Aber weil Reineke so den Frieden des Spieltages gebrochen hatte, erhielt er eine so harte Strafe, daß er zeitlebens bereute, seiner Rachgier keinen Zwang angetan zu haben, daß er versucht hatte, doch einmal Akka und ihrer Schar Schaden zuzufügen. Er wurde sofort von einer Schar von Füchsen umringt und nach dem alten Gesetz verurteilt, das also lautet: Wer an dem großen Spieltage den Frieden stört, soll zu Landflüchtigkeit verdammt sein. Auch nicht ein Fuchs wollte das Urteil mildern, denn sie wußten alle, daß sie im selben Augenblick, wo sie das versuchten, vom Spielplatz verjagt werden würden und nie mehr ihren Fuß dorthin setzen durften. Also wurde Landesverweisung über Reineke ausgesprochen, ohne daß jemand Einspruch dagegen erhob. Es wurde ihm verboten, sich in Schonen aufzuhalten. Er wurde von Frau und Sippe verbannt, von Jagdgründen und Wohnung, von den Ruhestätten und Schlupfwinkeln, die bisher die seinen gewesen waren, und mußte sein Glück im fremden Lande suchen. Und auf daß alle Füchse in ganz Schonen wußten, daß Reineke dortzulande friedlos war, biß ihm der älteste der Füchse den rechten Ohrzipfel ab. Sobald das geschehen war, fingen alle die jungen Füchse an, vor Blutdurst zu heulen und stürzten sich über Reineke. Es blieb ihm nichts weiter übrig als zu fliehen, und mit allen den jungen Füchsen auf den Fersen eilte er fort vom Kullaberge.
Dies alles trug sich zu, während die Birkhähne und Auerhähne ihren Sängerkampf abhielten. Aber diese Vögel gehen in dem Maße in ihrem Gesang auf, daß sie weder sehen noch hören. Sie hatten sich auch gar nicht stören lassen.
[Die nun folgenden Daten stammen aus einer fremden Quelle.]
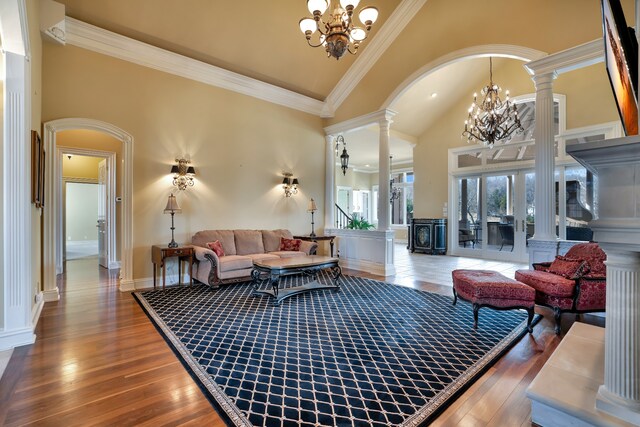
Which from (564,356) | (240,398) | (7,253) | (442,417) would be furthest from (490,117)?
(7,253)

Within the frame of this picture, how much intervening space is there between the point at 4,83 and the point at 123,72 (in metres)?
2.32

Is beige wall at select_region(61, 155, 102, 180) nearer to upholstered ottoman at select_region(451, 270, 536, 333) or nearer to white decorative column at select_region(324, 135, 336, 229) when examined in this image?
white decorative column at select_region(324, 135, 336, 229)

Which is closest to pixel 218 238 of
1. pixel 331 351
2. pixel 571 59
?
pixel 331 351

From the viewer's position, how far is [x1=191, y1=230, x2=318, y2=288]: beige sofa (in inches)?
193

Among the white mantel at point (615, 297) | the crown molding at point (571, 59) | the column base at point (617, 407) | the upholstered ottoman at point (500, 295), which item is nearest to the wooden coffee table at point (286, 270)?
the upholstered ottoman at point (500, 295)

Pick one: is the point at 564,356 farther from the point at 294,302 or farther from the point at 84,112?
the point at 84,112

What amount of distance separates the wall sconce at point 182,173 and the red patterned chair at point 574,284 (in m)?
5.24

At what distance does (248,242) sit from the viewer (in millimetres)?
5871

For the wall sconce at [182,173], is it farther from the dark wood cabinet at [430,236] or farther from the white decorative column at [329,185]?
the dark wood cabinet at [430,236]

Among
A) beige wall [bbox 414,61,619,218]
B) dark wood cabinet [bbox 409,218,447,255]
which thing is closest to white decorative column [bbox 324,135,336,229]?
dark wood cabinet [bbox 409,218,447,255]

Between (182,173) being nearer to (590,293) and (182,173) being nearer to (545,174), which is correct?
(545,174)

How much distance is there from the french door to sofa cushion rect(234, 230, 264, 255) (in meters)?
5.98

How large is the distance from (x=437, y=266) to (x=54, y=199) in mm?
7270

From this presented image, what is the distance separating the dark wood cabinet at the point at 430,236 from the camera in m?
9.21
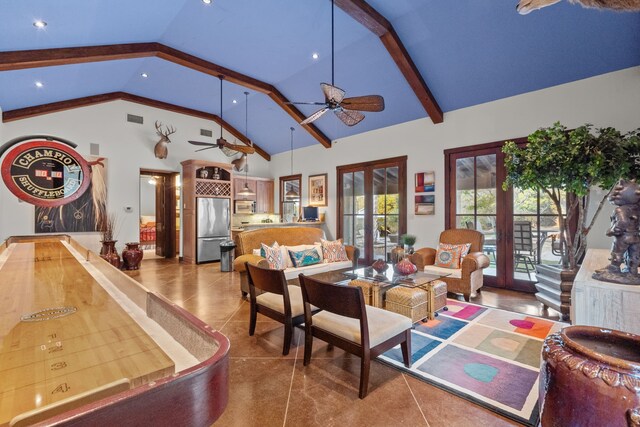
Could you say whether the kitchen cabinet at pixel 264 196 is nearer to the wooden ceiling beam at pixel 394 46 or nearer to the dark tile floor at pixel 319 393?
the wooden ceiling beam at pixel 394 46

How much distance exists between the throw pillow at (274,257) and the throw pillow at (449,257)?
2.40m

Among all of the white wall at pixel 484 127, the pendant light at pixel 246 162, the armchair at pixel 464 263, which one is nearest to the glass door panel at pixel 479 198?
the white wall at pixel 484 127

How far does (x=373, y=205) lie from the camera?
6.67 meters

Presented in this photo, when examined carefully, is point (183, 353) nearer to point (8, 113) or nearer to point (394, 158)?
point (394, 158)

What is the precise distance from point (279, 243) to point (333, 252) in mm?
897

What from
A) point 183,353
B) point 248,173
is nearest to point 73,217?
point 248,173

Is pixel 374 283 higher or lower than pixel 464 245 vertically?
lower

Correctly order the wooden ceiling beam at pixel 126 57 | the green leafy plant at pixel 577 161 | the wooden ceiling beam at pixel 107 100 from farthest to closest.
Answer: the wooden ceiling beam at pixel 107 100
the wooden ceiling beam at pixel 126 57
the green leafy plant at pixel 577 161

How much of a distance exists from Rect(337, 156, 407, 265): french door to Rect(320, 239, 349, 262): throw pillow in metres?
1.75

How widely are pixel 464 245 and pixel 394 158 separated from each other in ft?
8.11

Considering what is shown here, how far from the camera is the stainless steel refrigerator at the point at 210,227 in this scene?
7.24m

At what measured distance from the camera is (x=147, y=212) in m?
12.0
Kaum war der Wettstreit der Waldvögel beendet, als die Kronhirsche vom Häckeberge vortraten, um ihr Kampfspiel zu zeigen. Es waren mehrere Paar Kronhirsche, die gleichzeitig kämpften. Sie stürzten sich mit großer Kraft aufeinander, schlugen die Geweihe dröhnend gegeneinander, so daß sie sich ineinanderflochten, und suchten sich gegenseitig hintenüber zu zwingen. Sie rissen Heidehügel mit ihren Hufen aus, ihr Atem stand wie eine Rauchwolke um sie, aus ihren Kehlen tönte ein fürchterliches Brüllen, und an ihrem Bug floß Schaum herab.
Ringsumher auf den Hügeln herrschte atemlose Stille, während die streitgewohnten Hirsche kämpften. Und bei allen Tieren wurden neue Gefühle wachgerufen. Alle fühlten sie sich mutig und stark, belebt von wiederkehrender Kraft, neugeboren vom Frühling, frisch und aufgelegt zu allerhand Abenteuern. Sie empfanden keinen Zorn gegeneinander, aber doch hoben sich alle Flügel, die Nackenfedern sträubten sich, die Krallen wurden gewetzt. Hätten die Häckeberger noch einen Augenblick weitergestritten, würde auf den Hügeln ein wilder Kampf entstanden sein, denn sie waren alle von einem brennenden Verlangen erfaßt, zu zeigen, daß auch sie voller Leben waren, daß die Ohnmacht des Winters vorbei war, daß ihre Leiber von Kraft glühten.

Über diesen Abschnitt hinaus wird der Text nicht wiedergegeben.